#### Your goal
Copy out the listing line for line without changing anything. Leave the pictures out of what you write.

Stored data:
begin

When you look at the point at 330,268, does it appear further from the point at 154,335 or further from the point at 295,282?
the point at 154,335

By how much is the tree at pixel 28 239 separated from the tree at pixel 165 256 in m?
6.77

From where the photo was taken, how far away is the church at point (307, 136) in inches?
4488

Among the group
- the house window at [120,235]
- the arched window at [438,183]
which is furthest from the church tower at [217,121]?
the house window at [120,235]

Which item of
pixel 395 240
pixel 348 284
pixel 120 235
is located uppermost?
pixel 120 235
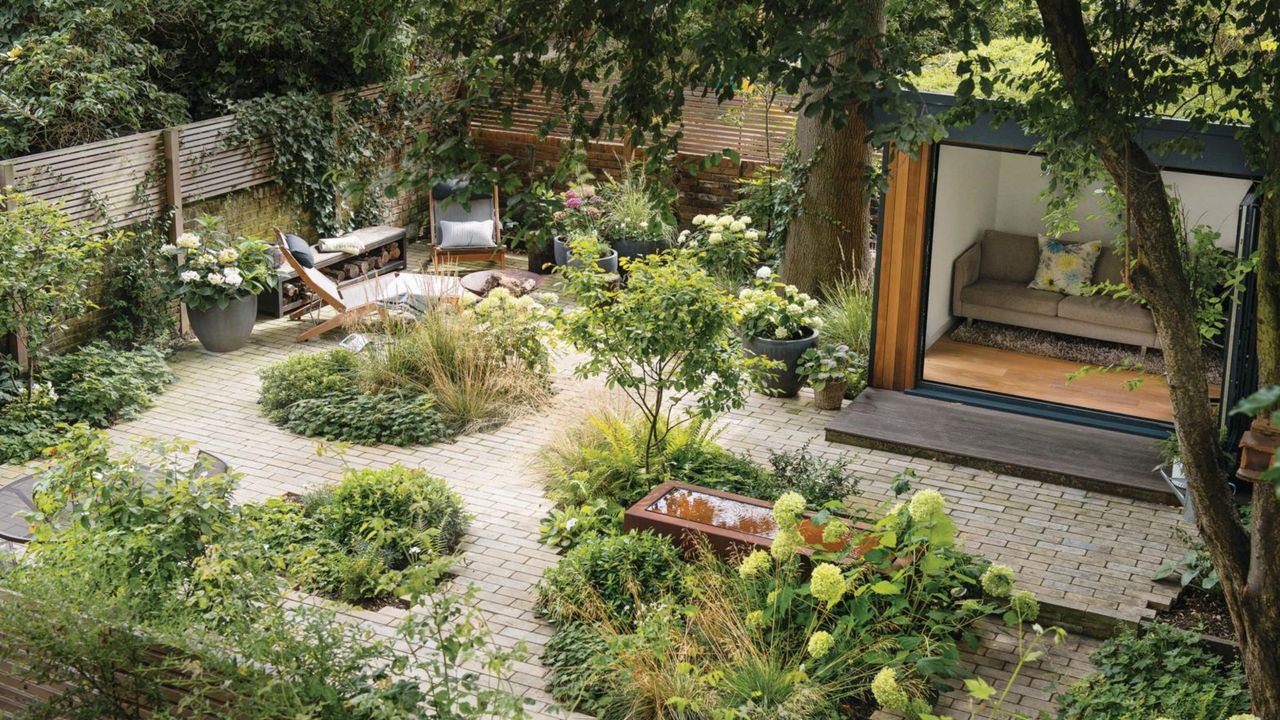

end

#### The output
When you look at the point at 330,268, does it appear further from the point at 154,335 or further from the point at 295,282?
the point at 154,335

By how much is the tree at pixel 28 239 separated from the tree at pixel 165 256 in m?
6.77

From where the photo was taken, how far away is the church at point (307, 136) in inches?
4488

Among the group
- the house window at [120,235]
- the arched window at [438,183]
which is furthest from the church tower at [217,121]?
the house window at [120,235]

Which item of
pixel 395 240
pixel 348 284
pixel 120 235
is located uppermost?
pixel 120 235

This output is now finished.